> **Dataset records**:
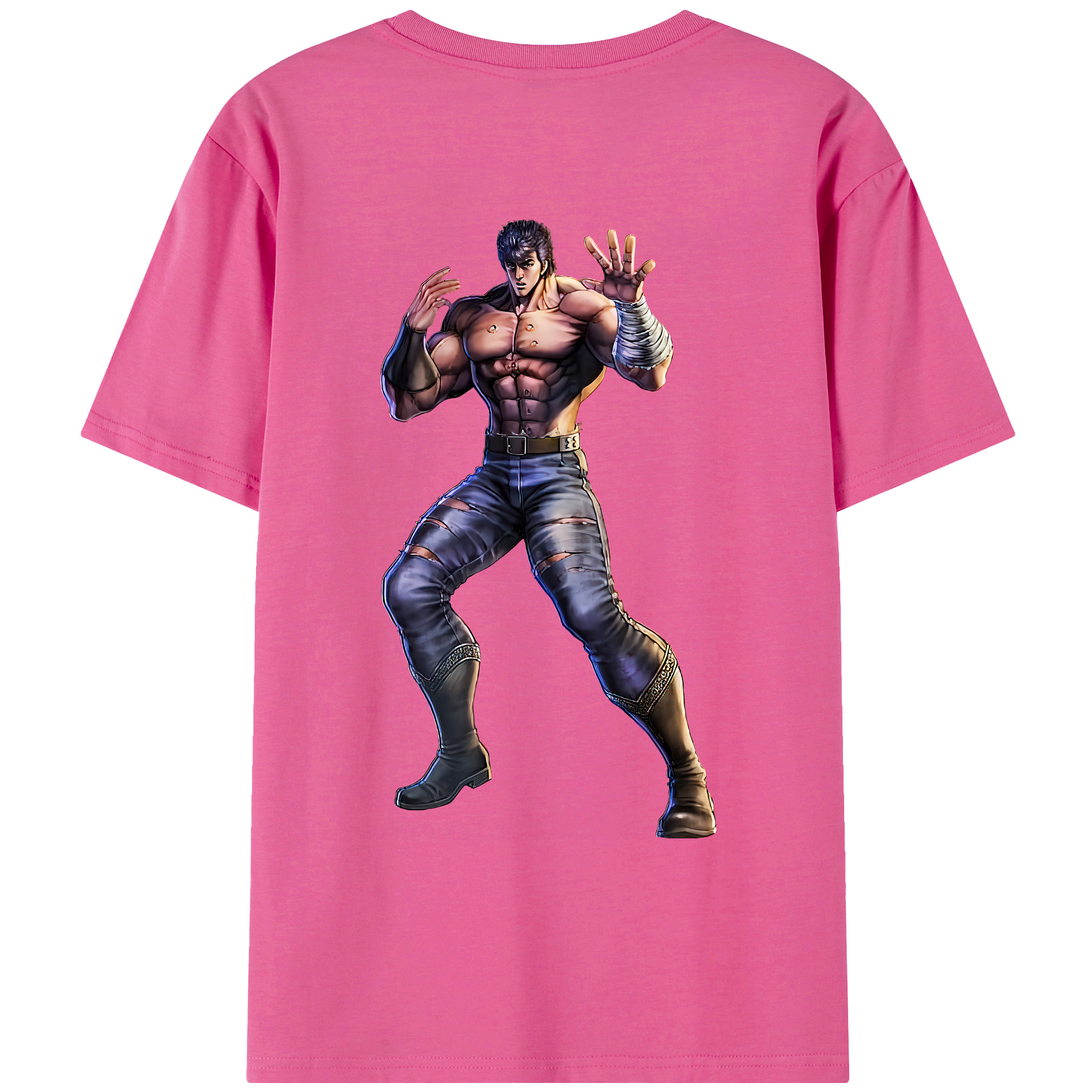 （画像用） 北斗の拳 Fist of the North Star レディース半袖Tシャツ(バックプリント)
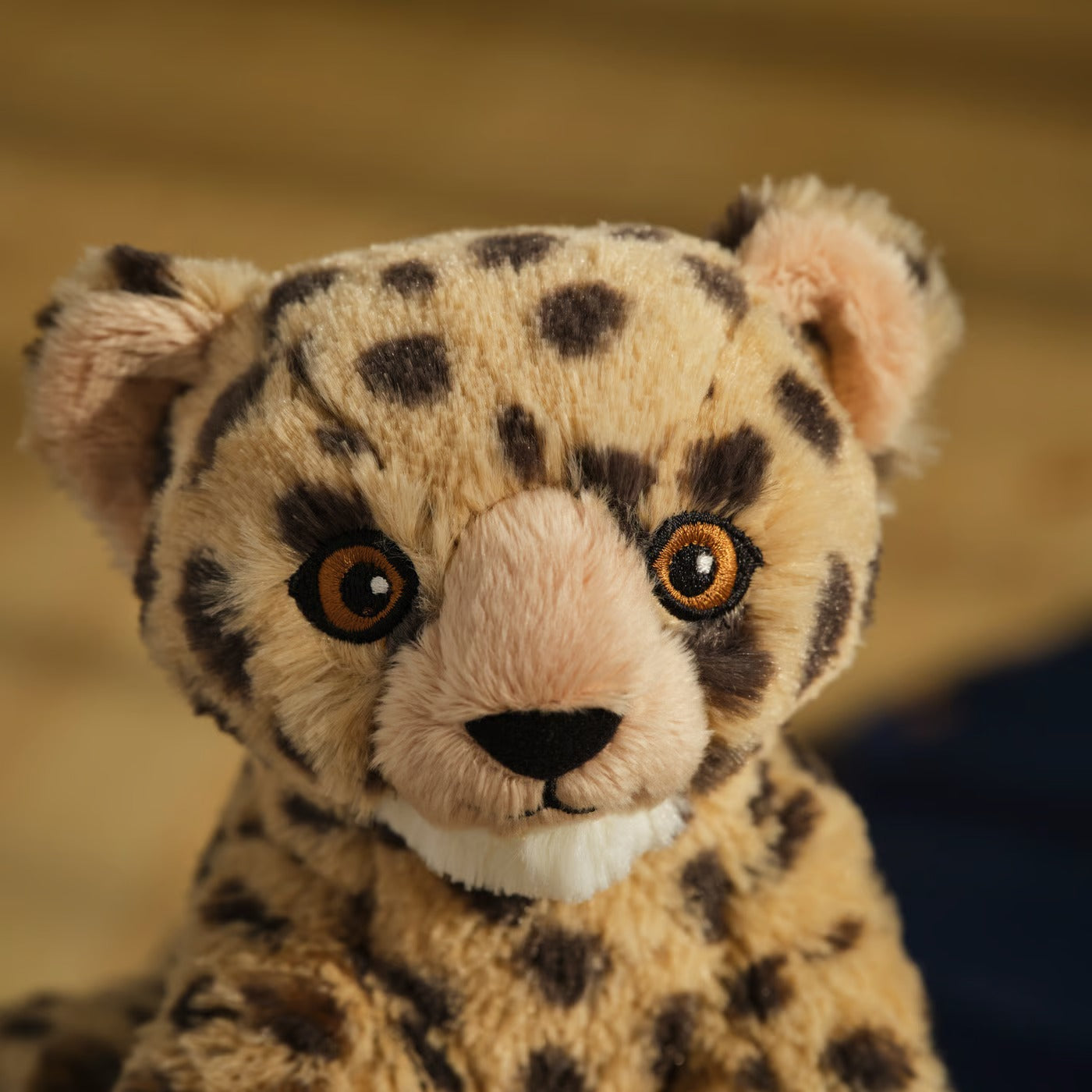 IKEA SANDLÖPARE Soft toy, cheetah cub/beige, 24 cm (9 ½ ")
==
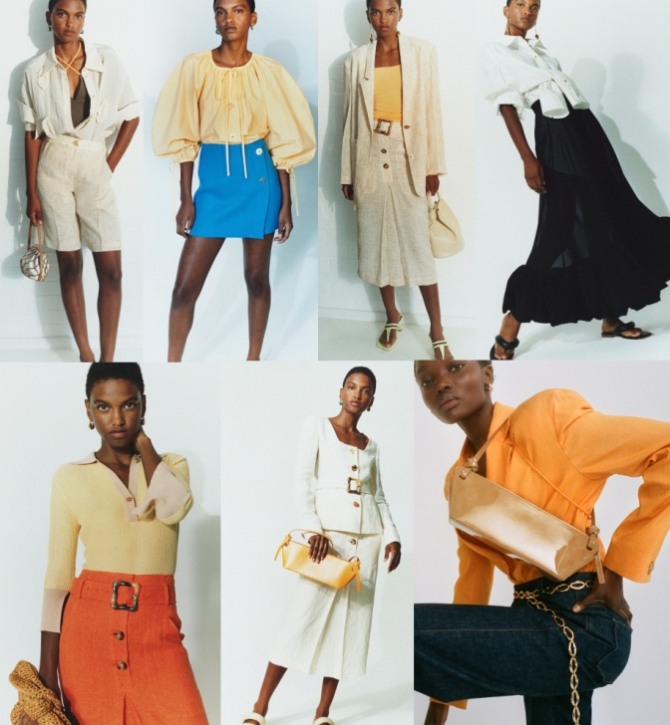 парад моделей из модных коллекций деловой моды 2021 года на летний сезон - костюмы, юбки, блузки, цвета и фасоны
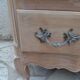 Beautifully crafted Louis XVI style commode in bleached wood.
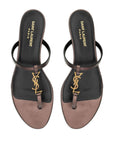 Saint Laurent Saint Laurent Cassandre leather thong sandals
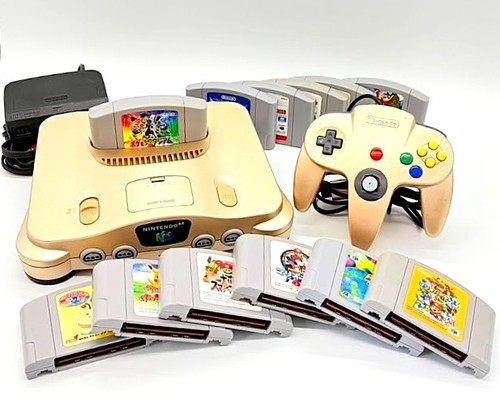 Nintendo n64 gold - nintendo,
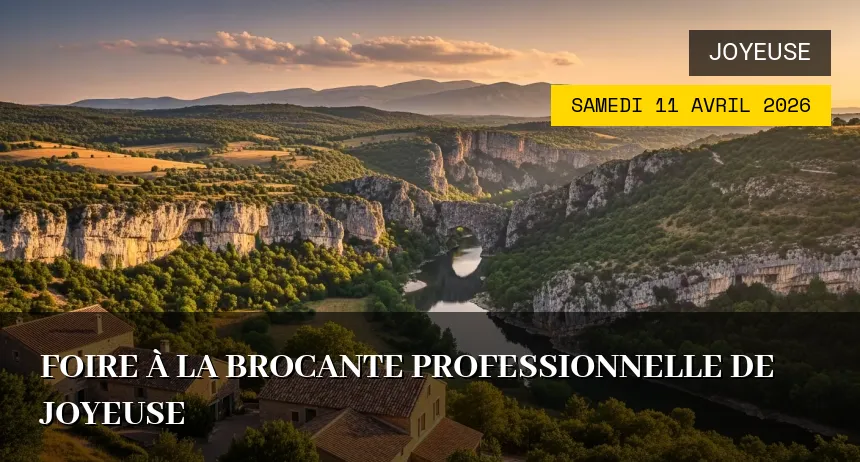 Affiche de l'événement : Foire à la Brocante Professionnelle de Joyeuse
---
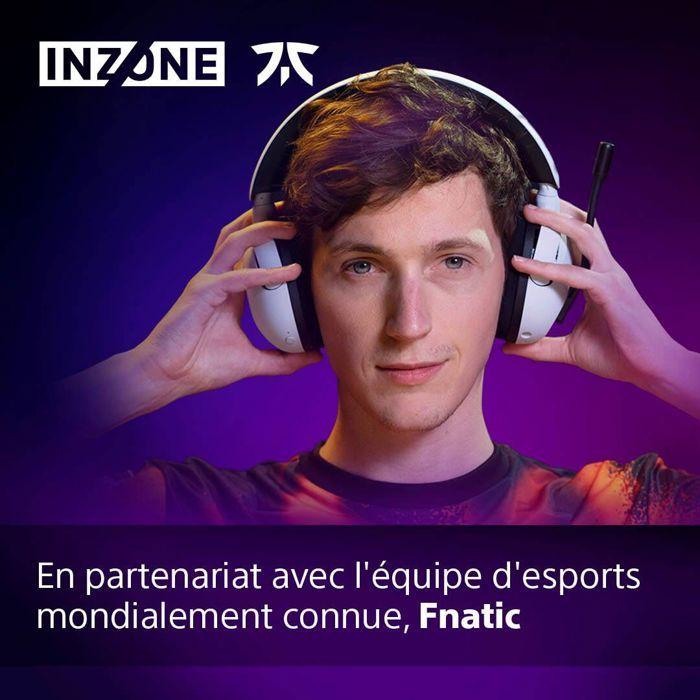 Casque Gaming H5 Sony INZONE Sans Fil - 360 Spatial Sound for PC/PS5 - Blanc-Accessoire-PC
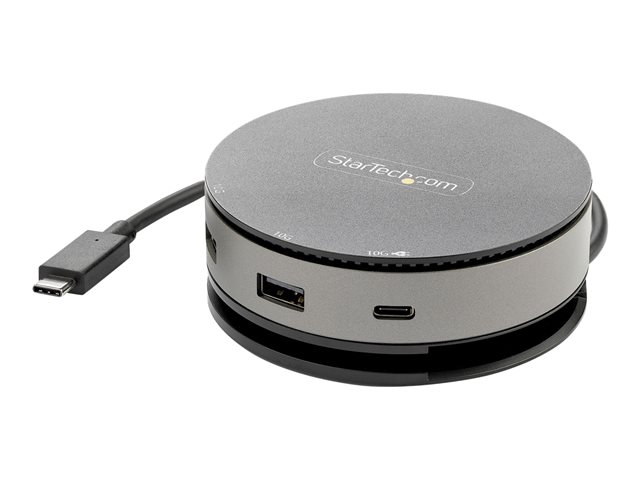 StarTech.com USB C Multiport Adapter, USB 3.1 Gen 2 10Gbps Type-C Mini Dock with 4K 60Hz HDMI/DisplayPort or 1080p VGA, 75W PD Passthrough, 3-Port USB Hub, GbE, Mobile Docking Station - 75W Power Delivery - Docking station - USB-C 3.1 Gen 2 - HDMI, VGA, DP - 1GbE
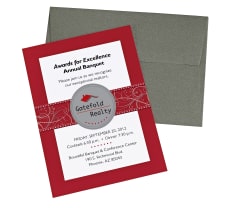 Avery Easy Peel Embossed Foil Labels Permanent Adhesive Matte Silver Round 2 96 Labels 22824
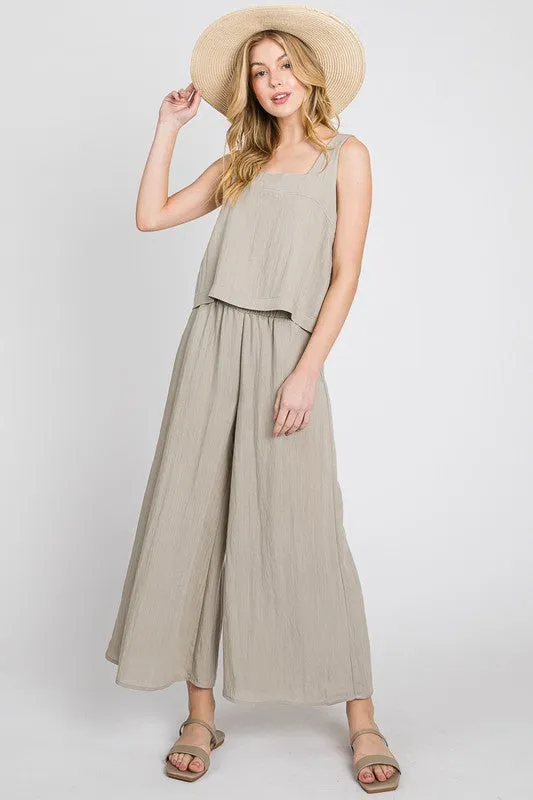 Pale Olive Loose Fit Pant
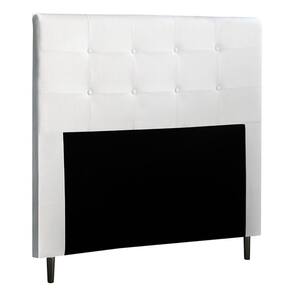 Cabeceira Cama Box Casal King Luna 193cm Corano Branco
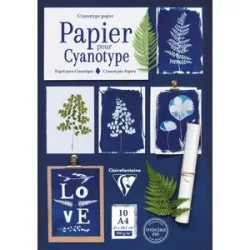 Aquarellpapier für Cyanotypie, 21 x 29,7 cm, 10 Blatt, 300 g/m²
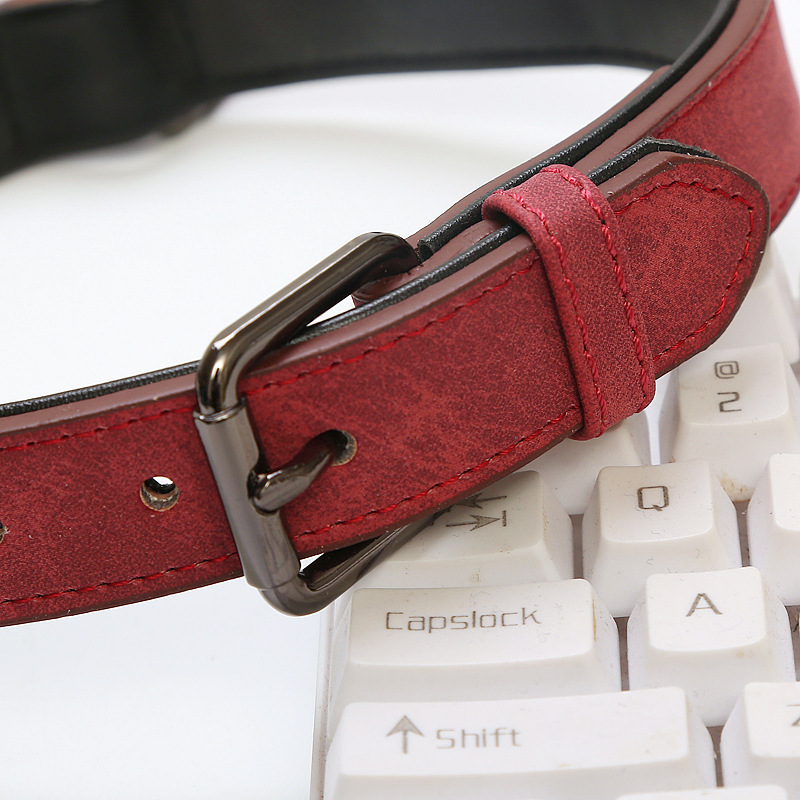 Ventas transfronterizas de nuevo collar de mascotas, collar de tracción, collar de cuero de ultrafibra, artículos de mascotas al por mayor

> **What to work on**:
Although pictures appear among the records above, write out exactly only the lines from the one that has "North Star レディース半袖Tシャツ(バックプリント)" through the one that has "IKEA SANDLÖPARE Soft", and leave the pictures out.

> **Exercise solution**:
 （画像用） 北斗の拳 Fist of the North Star レディース半袖Tシャツ(バックプリント)
 IKEA SANDLÖPARE Soft toy, cheetah cub/beige, 24 cm (9 ½ ")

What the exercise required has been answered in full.